En refermant votre livre, on a le sentiment que beaucoup de richesses agricoles ont été sacrifiées sur l’autel du productivisme en Bretagne. Est-il encore possible de croire que cette région peut inventer un nouveau modèle ?
Carrément ! L’une des raisons qui explique pourquoi les Bretons ont été aussi performants dans la culture hors sol et la course au volume, c’est cet esprit breton, fait de niaque et de volontarisme. Je suis convaincu que nous sommes capables de nous fixer un nouvel objectif. Ce ne sera pas simple, il y aura encore de la sueur et des larmes, mais c’est de toute façon ce qui nous attend si nous ne faisons rien. Ici, il y a l’énergie, et un mille-feuille de terroirs exceptionnels, avec des terres plus ou moins acides ou alcalines, des fonds de vallées, des abers, des influences maritimes, des climats plus ou moins frais, doux, humides ou secs… C’est un pays de Cocagne qu’on a largement standardisé. L’agro-industrie a cherché à créer un caractère identitaire autour de sa production : le porc breton, la volaille bretonne… Mais cela ne fonctionne pas vraiment auprès du grand public : personne ne s’identifie au jambon breton : les touristes ne vont pas visiter la Cooperl ! Alors qu’on ramène du jambon lorsqu’on va en vacances au Pays basque ! C’est un symbole. Attention : je ne dis pas qu’il faut rendre notre agriculture « patrimoniale », uniquement tournée vers le pittoresque ou l’excellence culinaire. Je dis qu’il est possible d’allier productivité et protection voire régénération du vivant, façonnement de nouveaux terroirs et avènement d’une nouvelle « alliance » entre paysans et non-paysans, urbains et ruraux.

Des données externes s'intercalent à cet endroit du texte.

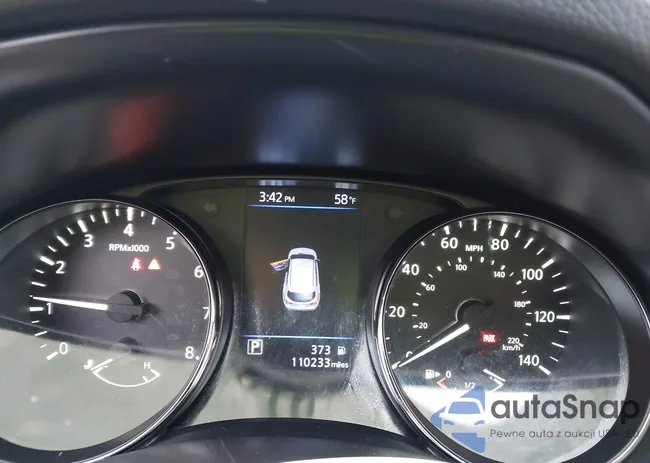 JN1BJ1CW4LW644455: 43601818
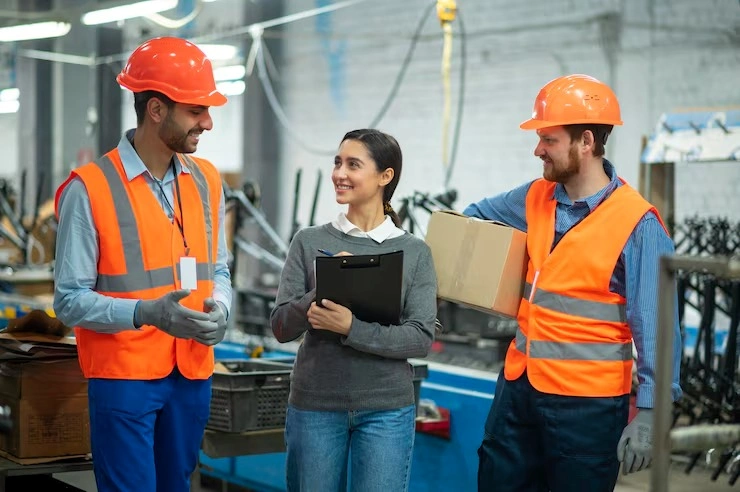 Treinamentos de nr em Itabuna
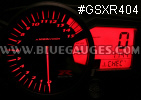 GSXR404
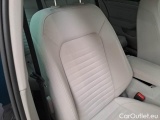  Volkswagen  Passat VOLKSWAGEN  / 2019 / 5P / STATION WAGON VAR. 2.0 TDI SCR EVO 110KW EXECUTIVE DSG #13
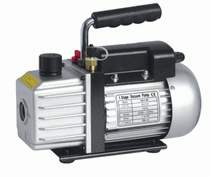 TW-1.5D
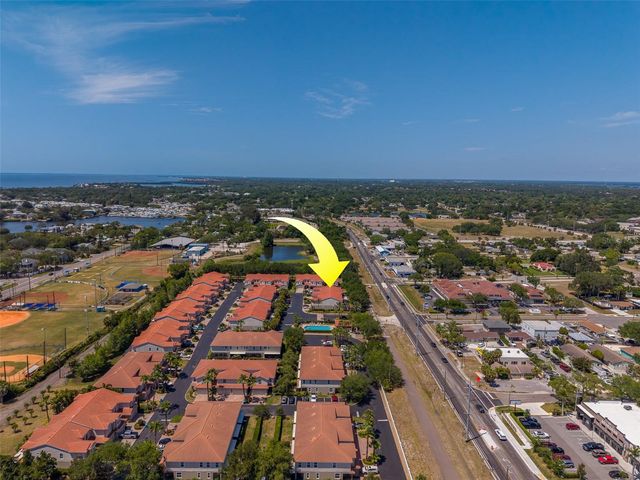 1415 TESSANO PLACE, Palm Harbor, FL 34683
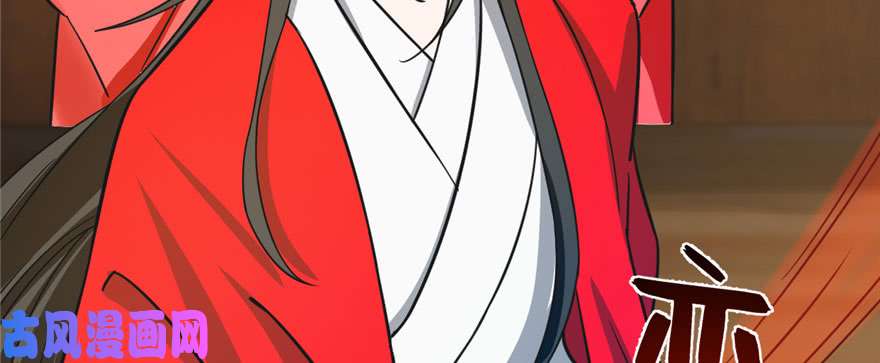 毒步天下：特工神医小兽妃103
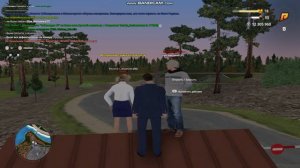 bandicam 2026-06-18 16-59-02-367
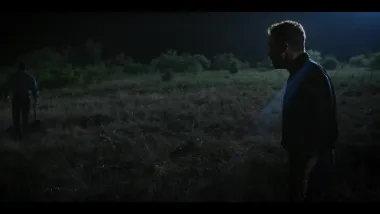 Episode 2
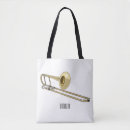 Pesquisar por trombone bolsas tote Trombona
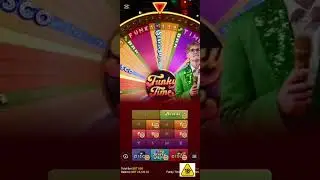 Funky time win tricks #casino #funkytime #bdyoutubeofficial #officialvideo 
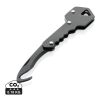 Ouvre-colis noir | sans marquage | non disponible | non disponible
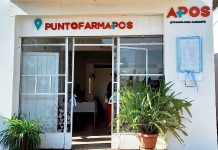 Ulapes: Beneficiarios de FarmApos critican su falta de servicio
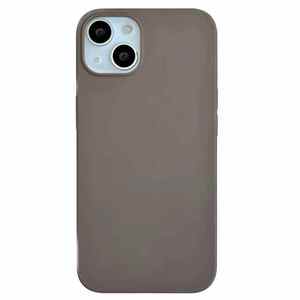 เคสโทรศัพท์ซิลิโคนสำหรับ Apple iPhone 11 12 13 14 15 16 PRO MAX MINI 7 8 6S PLUS x XS MAX เคสกันกระแทกจากโรงงาน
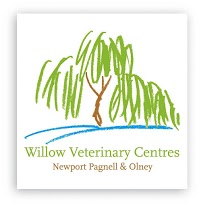 Willow Veterinary Group 261302 Image 2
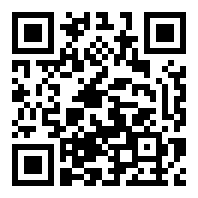 十大黄台软禁用app不收费无广告纯净版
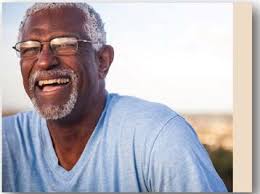 SIGHTS, SOUNDS & STORIES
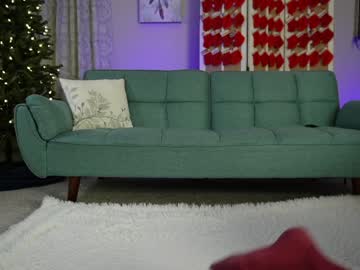 webcam girl syriahsage image #8508061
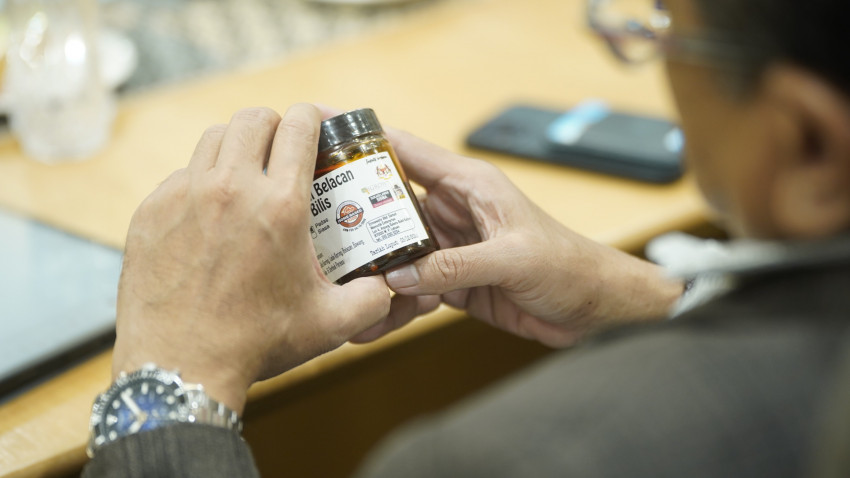 WhatsApp_Image_2024-10-15_at_122311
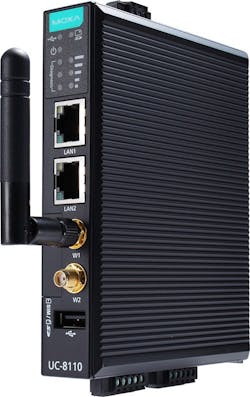 Aw 89024 Moxa10 26 Aw 89024 Moxa10 26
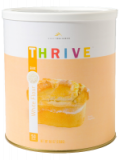 Thrive Life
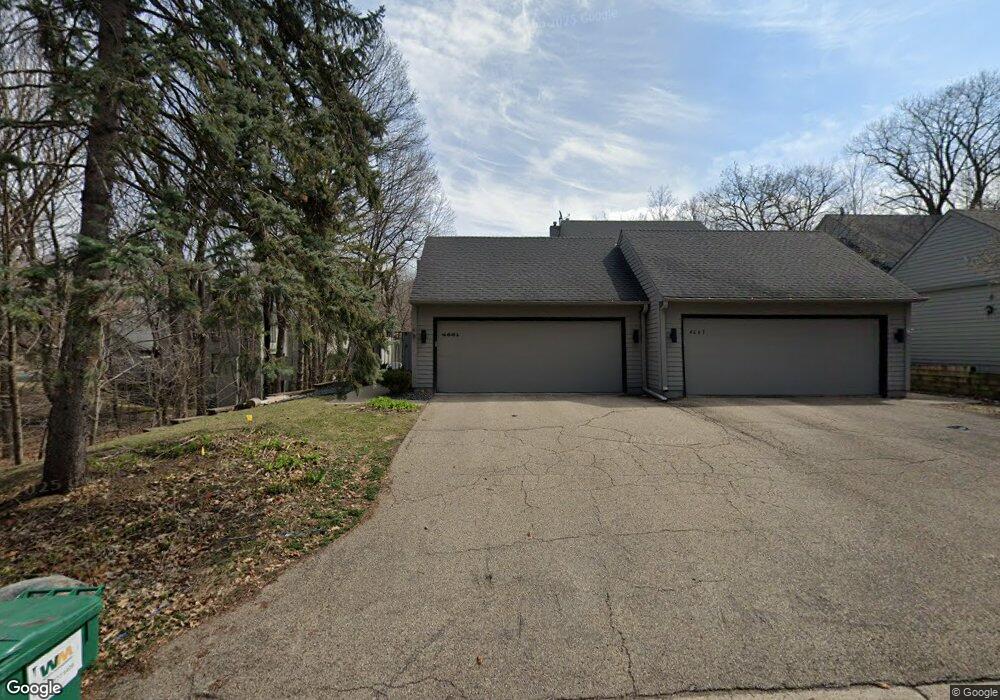 4661 Bayswater Rd, Excelsior, MN 55331 - photo 1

Vous gardez espoir que le modèle évolue ?
Je suis éco-anxieux, mais l’éco-anxiété, c’est le nouveau nom de la lucidité en 2023 ! Je garde espoir parce que j’ai des enfants, parce que j’ai étudié de près l’effondrement de l’Union soviétique : l’histoire peut vraiment nous surprendre. La nouvelle génération qui va arriver aux manettes, si elle n’est pas trop « tiktokisée », va se rendre compte que les quatre précédentes ont bousillé son avenir. Cela peut produire de la révolte, mais aussi une énergie créatrice pour inventer un autre modèle.
Dernière question, plus personnelle : votre enquête vous a conduit sur les rives de la Mignonne, un petit fleuve du Finistère qui porte les stigmates de l’agriculture intensive. On vous sent très touché par ce paysage…

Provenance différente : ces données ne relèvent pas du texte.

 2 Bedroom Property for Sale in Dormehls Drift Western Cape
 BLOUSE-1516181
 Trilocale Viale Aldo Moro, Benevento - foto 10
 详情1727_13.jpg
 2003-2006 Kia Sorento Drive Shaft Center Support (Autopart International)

Oui, car moi aussi, j’ai « ma » rivière, loin de la Mignonne, que j’ai vu changer au fil des ans. Et puis, ce coin de Finistère, c’est celui des frères Glinec, Olivier et Jean-François. Ce sont des paysans mais aussi des naturalistes, qui connaissent leur milieu et leurs paysages, j’ai beaucoup de respect pour leur travail. Ils sont productifs, ils ont ouvert leur ferme à d’autres, à condition que la rentabilité soit au rendez-vous. C’est certainement une voie à suivre.